Padova aprile fotografia – Mostra su Carlo Mazzacurati
March 12, 2010
Assessorato alla Cultura del Comune di Padova
presenta
Padova Aprile Fotografia 2010. La fotografia di cinema
Galleria Cavour (piazza Cavour) 11 aprile – 23 maggio 2010
Inaugurazione sabato 10 aprile 2010, ore 18.00
La primavera padovana si presenta al grande pubblico con la rassegna Padova Aprile Fotografia 2010 – organizzata dall’Assessorato alla Cultura – Centro Nazionale di Fotografia del Comune di Padova, giunta alla sesta edizione e incentrata questo anno sulla fotografia di cinema, ospita due interessanti mostre, “Carlo Mazzacurati nelle immagini di Lucia Baldini e Giovanni Umicini” sulla figura e il lavoro di uno dei più importanti registi italiani , e “Ricordando Krzysztof Kieslowski.
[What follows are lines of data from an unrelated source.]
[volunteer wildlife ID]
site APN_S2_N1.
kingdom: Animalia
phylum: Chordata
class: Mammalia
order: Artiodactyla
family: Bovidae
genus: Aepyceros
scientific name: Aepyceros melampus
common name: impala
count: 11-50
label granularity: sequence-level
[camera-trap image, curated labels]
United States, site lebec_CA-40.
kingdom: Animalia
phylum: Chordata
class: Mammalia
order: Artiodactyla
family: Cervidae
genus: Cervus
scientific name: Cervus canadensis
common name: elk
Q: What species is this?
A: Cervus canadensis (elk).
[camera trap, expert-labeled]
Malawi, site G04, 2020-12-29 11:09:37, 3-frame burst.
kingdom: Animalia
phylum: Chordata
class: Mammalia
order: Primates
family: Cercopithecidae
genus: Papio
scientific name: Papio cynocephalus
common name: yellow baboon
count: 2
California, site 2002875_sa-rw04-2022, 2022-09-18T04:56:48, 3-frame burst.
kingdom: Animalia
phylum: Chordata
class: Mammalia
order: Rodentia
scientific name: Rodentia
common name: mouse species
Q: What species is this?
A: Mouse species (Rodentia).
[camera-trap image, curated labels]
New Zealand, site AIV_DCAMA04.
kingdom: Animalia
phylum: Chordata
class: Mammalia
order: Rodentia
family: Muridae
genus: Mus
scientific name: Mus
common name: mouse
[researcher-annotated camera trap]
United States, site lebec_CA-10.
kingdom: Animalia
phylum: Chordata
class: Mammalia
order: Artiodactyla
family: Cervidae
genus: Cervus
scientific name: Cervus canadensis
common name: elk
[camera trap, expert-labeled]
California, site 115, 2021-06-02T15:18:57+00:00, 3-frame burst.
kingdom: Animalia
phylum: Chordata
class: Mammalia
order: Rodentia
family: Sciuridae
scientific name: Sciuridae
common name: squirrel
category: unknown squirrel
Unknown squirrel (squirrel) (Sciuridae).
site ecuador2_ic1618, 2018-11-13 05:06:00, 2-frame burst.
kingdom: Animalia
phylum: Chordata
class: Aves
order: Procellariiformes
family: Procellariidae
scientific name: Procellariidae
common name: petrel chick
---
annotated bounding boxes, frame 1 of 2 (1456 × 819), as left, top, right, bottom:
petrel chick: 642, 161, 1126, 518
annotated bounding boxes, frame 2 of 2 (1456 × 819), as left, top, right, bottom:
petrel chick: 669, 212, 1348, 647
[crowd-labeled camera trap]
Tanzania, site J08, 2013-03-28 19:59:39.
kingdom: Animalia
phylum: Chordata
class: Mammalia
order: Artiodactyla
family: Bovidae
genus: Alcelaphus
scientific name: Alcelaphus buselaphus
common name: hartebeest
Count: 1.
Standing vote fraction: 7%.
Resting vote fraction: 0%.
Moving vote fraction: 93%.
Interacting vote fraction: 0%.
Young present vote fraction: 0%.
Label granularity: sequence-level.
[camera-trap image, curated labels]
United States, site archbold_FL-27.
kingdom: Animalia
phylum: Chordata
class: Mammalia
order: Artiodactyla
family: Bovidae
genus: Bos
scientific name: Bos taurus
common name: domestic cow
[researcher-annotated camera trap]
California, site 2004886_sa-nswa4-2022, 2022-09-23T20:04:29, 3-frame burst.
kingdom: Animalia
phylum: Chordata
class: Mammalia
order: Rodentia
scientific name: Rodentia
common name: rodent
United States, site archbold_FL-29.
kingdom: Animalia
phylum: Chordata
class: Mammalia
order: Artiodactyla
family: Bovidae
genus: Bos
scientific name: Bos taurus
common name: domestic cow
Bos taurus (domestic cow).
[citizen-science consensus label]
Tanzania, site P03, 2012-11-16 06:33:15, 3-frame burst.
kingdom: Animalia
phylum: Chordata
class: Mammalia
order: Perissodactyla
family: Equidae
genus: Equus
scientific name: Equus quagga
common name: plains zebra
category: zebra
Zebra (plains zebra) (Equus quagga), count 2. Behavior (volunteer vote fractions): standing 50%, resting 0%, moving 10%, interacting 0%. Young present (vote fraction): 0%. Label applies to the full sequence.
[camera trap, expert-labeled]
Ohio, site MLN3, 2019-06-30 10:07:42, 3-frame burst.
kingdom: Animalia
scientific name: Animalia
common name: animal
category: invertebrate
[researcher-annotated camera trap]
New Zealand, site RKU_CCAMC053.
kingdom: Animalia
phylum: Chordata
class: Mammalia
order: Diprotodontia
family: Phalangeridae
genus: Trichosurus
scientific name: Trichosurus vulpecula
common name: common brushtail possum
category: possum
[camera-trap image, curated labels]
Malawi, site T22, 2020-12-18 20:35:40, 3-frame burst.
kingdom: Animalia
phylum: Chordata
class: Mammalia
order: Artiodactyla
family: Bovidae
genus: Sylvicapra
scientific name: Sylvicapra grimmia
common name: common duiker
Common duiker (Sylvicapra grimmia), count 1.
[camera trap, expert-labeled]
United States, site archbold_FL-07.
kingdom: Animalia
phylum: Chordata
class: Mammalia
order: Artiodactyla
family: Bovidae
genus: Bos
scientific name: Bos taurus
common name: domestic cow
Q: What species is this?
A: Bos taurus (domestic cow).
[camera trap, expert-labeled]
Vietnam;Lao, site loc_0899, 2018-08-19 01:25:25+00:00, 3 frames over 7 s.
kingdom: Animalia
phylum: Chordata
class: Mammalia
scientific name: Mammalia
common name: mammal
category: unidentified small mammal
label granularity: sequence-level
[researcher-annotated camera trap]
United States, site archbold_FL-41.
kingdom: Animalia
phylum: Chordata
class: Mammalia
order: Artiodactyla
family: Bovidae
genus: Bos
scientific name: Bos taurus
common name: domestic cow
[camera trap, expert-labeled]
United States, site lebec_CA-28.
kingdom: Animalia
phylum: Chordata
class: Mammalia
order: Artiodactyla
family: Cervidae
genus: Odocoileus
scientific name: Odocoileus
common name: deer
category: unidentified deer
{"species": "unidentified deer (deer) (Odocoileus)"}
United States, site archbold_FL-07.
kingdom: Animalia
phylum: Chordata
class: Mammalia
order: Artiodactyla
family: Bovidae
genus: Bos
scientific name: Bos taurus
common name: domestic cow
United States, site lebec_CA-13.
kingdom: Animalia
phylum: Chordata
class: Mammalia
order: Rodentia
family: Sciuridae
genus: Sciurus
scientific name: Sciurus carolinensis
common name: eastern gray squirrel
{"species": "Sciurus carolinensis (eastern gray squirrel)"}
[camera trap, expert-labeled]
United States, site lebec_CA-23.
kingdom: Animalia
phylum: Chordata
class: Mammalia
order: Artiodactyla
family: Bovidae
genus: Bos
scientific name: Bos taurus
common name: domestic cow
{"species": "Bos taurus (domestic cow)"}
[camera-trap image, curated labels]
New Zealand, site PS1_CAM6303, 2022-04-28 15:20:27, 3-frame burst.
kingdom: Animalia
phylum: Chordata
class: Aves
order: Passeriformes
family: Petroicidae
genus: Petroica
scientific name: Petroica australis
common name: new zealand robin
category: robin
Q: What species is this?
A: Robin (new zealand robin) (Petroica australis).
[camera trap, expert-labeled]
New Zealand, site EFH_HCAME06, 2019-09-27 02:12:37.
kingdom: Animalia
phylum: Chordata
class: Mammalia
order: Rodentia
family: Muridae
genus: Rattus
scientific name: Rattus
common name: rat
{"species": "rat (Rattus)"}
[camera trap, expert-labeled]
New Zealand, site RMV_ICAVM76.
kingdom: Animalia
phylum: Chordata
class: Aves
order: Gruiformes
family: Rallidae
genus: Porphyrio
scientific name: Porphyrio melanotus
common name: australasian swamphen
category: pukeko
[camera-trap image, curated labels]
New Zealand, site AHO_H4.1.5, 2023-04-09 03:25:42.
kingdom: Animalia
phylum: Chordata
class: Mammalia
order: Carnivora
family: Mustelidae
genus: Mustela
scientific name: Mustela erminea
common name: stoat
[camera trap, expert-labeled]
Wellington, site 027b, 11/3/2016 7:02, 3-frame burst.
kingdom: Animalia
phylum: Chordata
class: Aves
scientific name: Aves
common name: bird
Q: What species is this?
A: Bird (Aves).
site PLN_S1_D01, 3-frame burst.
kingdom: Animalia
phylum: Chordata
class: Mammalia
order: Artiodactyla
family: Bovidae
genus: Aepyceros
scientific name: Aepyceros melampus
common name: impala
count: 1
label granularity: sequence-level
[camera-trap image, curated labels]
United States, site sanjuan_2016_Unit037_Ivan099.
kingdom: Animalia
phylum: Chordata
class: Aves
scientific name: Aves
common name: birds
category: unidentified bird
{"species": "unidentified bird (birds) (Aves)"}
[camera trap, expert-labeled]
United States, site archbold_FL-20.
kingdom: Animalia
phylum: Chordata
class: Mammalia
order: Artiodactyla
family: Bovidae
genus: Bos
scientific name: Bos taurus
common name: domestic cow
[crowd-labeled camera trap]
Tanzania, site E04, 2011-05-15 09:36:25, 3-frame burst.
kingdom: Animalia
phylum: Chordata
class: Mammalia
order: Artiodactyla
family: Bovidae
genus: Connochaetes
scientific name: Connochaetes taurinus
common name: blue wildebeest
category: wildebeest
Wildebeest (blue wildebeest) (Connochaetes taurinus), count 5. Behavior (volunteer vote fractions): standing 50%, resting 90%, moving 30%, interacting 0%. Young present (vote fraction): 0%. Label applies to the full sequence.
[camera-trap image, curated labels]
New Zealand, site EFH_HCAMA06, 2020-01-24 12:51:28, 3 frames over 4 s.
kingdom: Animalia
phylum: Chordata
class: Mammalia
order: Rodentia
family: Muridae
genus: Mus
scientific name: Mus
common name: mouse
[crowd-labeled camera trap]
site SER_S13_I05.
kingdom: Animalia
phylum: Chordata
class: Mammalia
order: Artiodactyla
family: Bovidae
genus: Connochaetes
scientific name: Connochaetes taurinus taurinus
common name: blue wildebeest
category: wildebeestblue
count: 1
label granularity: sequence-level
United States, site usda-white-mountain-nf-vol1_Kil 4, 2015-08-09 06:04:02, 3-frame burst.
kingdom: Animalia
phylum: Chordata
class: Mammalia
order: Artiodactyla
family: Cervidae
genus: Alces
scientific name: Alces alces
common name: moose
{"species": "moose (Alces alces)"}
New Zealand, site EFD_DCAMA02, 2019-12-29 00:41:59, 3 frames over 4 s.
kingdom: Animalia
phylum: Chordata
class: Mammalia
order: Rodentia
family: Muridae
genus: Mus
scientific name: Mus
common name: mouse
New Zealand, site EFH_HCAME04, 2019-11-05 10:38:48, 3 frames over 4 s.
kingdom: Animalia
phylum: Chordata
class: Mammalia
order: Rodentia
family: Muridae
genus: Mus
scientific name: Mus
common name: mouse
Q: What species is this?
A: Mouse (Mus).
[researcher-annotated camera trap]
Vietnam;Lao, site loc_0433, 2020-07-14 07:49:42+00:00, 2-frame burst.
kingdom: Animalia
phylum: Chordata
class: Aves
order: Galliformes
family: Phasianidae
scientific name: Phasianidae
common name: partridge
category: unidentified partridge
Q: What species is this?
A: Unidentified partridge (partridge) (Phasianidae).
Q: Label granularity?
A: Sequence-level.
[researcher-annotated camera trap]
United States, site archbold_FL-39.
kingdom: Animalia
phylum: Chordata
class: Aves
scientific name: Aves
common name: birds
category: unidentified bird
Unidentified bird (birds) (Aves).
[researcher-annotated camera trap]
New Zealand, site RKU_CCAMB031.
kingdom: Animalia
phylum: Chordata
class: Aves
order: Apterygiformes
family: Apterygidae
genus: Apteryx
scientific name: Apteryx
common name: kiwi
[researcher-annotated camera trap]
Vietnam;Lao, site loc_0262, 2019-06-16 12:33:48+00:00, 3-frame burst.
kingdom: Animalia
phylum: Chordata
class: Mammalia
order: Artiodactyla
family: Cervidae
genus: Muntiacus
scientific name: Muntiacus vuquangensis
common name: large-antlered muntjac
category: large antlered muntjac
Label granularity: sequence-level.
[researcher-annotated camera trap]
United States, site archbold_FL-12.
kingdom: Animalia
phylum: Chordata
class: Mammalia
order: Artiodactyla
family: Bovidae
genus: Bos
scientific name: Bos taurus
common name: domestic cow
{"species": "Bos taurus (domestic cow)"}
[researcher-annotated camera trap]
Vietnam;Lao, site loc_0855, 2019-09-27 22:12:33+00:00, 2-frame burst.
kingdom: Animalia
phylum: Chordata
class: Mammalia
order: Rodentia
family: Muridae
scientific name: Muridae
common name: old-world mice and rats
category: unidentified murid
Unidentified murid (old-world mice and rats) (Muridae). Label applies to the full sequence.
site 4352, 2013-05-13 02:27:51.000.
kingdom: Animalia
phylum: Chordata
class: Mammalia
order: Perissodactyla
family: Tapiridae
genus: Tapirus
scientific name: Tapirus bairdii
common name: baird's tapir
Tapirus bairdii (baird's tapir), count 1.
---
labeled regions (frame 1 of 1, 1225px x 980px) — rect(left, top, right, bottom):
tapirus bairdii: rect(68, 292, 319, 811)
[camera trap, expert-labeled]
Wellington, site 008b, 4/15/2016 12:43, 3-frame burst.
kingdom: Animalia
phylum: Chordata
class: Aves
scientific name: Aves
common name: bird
Fotografie di Piotr Jaxa”, dedicata al grande regista polacco, autore della trilogia dei tre colori che ha fatto la storia del cinema d’autore contemporaneo. Entrambe, con prospettive differenti secondo la sensibilità di ciascun fotografo, ripercorrono momenti legati ai set cinematografici e ai principali lavori dei due registi.
Di Lucia Baldini sono le fotografie del film “La giusta distanza” (2007), che ne indagano alcuni elementi costitutivi: luoghi, attori, troupe e atmosfere. Nel film di Carlo Mazzacurati il paesaggio entro cui si muovono i personaggi è un elemento essenziale della storia, posto allo stesso livello dei protagonisti. In una pianura desolata, i cui confini sembrano perdersi all’orizzonte, le atmosfere cupe e nebbiose della zona del Polesine – alla foce del Po – fanno da sfondo alla storia narrata dal regista, che mette in scena le contraddizioni, i paradossi, le perversioni e le ipocrisie di una piccola comunità di provincia in un paesino del nord-est Italia, in cui l’apparire conta più dell’essere, e dove l’integrazione e la convivenza pacifica sono solamente la facciata di un mondo che nasconde una realtà complessa. Questa atmosfera quasi gotica, e per alcuni aspetti oppressiva, rivive negli scatti di Lucia Baldini, che presenta in mostra una sequenza di fotografie in digitale fra cui alcuni mosaici di grandi dimensioni che danno al visitatore uno sguardo di insieme sulle scene narrate. Guardandoli si ha, infatti, l’impressione di entrare in uno specchio e di cogliere contemporaneamente il dentro e il fuori della scena; la percezione dei confini è ampliata e l’insieme di ogni singolo tassello che compone il mosaico fornisce a chi guarda una visuale di insieme. Il lavoro della fotografa toscana, nato da un’autentica predisposizione a stare dietro le quinte e a cogliere i dettagli che normalmente sfuggono, diviene, dunque, un viaggio attraverso i momenti chiave del film che mostra allo stesso tempo la complessità di una produzione cinematografica e la coralità del lavoro che vi sta dietro. Sarà inoltre presente in mostra una selezione di quindici immagini esclusive del nuovo film del regista padovano, “La passione”, in uscita nelle sale cinematografiche tra qualche mese: un’anteprima inedita come omaggio alla città di Padova.